A Co-localization of ACTN3, microfilaments, and LDs in C2C12 cells. B The C2C12 cells were treated with cytochalasin D for 2 h. Then, the medium was replaced with a fresh medium. The LDs were isolated at 0 h, 0.5 h, 1 h, and 2 h, respectively. The ACTN3 levels were detected by Western blotting. C The LD-targeting ACTN3 plasmid was constructed by inserting a PAT domain (PLIN1 1–193aa) at the N-terminus of ACTN3. The co-localization of PAT-ACTN3-EGFP, LDs, and microfilaments in C2C12 cells was detected by a co-confocal microscope. The fluorescence intensity, along with the arrow line, is plotted in the below graphs. D The C2C12 cells (expressing PAT-ACTN3-EGFP) were treated with cytochalasin D for 2 h, then the medium was replaced with a fresh medium.

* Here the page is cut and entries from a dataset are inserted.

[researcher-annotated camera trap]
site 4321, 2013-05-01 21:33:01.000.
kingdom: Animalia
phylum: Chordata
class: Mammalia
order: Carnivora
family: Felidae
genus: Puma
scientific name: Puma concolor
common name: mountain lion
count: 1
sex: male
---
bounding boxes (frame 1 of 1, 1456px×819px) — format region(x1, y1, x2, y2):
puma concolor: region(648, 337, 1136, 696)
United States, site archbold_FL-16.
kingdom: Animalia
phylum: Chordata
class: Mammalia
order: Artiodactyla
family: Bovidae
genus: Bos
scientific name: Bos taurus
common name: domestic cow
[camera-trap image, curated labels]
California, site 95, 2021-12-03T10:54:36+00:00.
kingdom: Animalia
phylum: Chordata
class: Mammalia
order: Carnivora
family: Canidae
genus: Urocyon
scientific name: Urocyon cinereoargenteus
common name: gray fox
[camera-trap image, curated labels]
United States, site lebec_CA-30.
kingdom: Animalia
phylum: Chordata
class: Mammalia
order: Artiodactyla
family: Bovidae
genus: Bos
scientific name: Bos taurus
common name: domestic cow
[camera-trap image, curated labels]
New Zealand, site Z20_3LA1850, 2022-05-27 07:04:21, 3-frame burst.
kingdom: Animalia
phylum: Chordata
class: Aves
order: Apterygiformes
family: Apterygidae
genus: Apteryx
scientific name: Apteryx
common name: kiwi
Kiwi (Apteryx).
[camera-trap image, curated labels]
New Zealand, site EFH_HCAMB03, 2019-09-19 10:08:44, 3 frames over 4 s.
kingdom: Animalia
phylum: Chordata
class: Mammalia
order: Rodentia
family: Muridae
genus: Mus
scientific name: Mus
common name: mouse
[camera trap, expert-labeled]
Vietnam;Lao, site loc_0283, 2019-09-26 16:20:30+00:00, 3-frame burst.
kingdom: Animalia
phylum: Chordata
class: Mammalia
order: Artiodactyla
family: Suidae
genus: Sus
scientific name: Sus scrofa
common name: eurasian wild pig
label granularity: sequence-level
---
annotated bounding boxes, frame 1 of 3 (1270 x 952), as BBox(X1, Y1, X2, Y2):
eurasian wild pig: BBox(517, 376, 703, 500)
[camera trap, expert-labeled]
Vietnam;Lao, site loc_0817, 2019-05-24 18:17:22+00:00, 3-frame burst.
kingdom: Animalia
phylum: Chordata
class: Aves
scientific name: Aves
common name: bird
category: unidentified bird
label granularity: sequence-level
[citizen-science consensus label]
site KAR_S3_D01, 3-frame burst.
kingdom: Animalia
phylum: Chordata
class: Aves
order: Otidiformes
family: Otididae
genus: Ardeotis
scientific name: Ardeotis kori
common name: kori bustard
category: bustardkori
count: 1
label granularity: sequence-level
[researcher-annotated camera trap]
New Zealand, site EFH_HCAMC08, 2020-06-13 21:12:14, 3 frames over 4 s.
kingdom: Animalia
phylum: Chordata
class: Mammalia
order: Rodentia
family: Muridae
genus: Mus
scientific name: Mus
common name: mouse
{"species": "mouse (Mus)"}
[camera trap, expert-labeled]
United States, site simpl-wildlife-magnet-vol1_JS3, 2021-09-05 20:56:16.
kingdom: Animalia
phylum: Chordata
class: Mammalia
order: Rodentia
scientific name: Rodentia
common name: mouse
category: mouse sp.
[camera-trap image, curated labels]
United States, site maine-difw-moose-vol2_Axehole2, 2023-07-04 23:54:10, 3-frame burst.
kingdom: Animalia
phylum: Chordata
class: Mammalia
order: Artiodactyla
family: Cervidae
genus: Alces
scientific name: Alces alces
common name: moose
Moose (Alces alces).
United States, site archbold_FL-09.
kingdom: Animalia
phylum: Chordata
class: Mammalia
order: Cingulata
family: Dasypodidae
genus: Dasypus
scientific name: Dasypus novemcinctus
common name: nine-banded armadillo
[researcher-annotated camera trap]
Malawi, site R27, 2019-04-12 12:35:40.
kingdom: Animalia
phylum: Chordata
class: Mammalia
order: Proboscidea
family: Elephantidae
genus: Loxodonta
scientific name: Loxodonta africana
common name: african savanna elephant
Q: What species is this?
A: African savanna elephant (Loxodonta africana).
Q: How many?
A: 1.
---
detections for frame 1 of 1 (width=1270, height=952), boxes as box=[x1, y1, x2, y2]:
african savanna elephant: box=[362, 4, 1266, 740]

The subcellular components were isolated at 0 and 1 h, respectively. The levels of EGFP were detected. ACTB was utilized as the microfilament reference protein and ATP1A was utilized as cytomembrane reference protein. *p < 0.05. Results are from three technical repeats (N = 3) for a representative of three biological repeats (N = 3).